The active ingredient in cannabis is THC (delta-9-tetrahydrocannabinol) which can alter the way you feel, think, and behave. Typically, the dried leaf mixture is smoked in hand-roll joints, pipes, or bongs. Smoking is the preferred method because THC can quickly enter the bloodstream and travel to the brain than when cannabis is ingested with food or drink.2,3
Cannabis can also be mixed with tobacco and smoked together. When used together, there is a risk of developing nicotine dependence. The increased exposure to tar and carcinogens can cause even more damage to respiratory and cardiovascular systems.4
Even if they are not used together, smoking cannabis alone can lead to cigarette smoking and the smoking cigarettes first can also lead to cannabis smoking.4,5
Cannabis is harmful, but the evidence seems to suggest that it is far less harmful than cigarettes. Consider the pros and cons below and YOU be the judge.
- Cannabis has been shown to be effective for medicinal purposes. It is used for relieving pain and nausea associated with HIV/AIDS and cancer treatments.2
- Contrary to popular belief, cannabis can be addictive. It can also be hard to quit with withdrawal symptoms such as cravings, irritability, and anxiousness.2,3 Sounds familiar? These are similar withdrawal symptoms that cigarette smokers experience when quitting smoking.
- A cannabis smoker tends to inhale more smoke and holds the smoke in longer than a cigarette smoker. So, the smoke goes deeper in the lungs and there are greater amounts of carbon monoxide and tar damaging the respiratory system. Cannabis smokers can suffer from daily cough and phlegm production, chest illness, and lung infections.2,4
- Cannabis smoke tends to be unfiltered, which can be even more toxic and carcinogenic than cigarette smoke.2,3 There are 33 known carcinogens in cannabis smoke!6
- Cannabis use can cause impairments in attention, thinking, learning, and memory. In young people, long-term use may even cause permanent brain damage!2,3 It’s no surprise that cannabis use is linked with an increased chance of dropping-out of school and more missed days from work.3
- Heavy cannabis use can cause hallucinations and paranoia. For people who are at a higher risk of developing schizophrenia, cannabis use can bring on the symptoms and worsen the condition.3
- Ialomiteanu, A.R., Adlaf, E.M., Hamilton, H. & Mann, R.E. (2012). CAMH Monitor eReport: Addiction and Mental Health Indicators Among Ontario Adults, 1977-2011. Retrieved June 13, 2014 from camh.ca/en/research/news_and_publications/Pages/camh_monitor.aspx.

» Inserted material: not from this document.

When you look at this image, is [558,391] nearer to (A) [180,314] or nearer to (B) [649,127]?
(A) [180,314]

- Centre for Addiction and Mental Health. (2012). About Marijuana. Retrieved June 13, 2014 from camh.ca/en/hospital/health_information/a_z_mental_health_and_addiction_information/marijuana/Pages/about_marijuana.aspx.
- National Institute on Drug Abuse. (2014). DrugFacts: Marijuana. Retrieved June 13, 2014 from drugabuse.gov/publications/drugfacts/marijuana.
- University of Washington Alcohol & Drug Abuse Institute. (2013). Tobacco and Marijuana. Retrieved June 13, 2014 from learnaboutmarijuanawa.org/factsheets/tobacco.htm.
- Leatherdale, S., Hammond, D.G., Kaiserman, M., & Ahmed, R. (2007). Marijuana and tobacco use among young adults in Canada: are they smoking what we think they are smoking? Cancer Causes & Control, 18, 391-397.
- Tomar, R.S., Beaumont, J., Hsieh, J.C.Y. (2009). Evidence on the carcinogenicity of marijuana smoke. Sacramento, CA: California Environmental Protection Agency. Available: oehha.ca.gov/media/downloads/proposition-65/chemicals/finalmjsmokehid.pdf.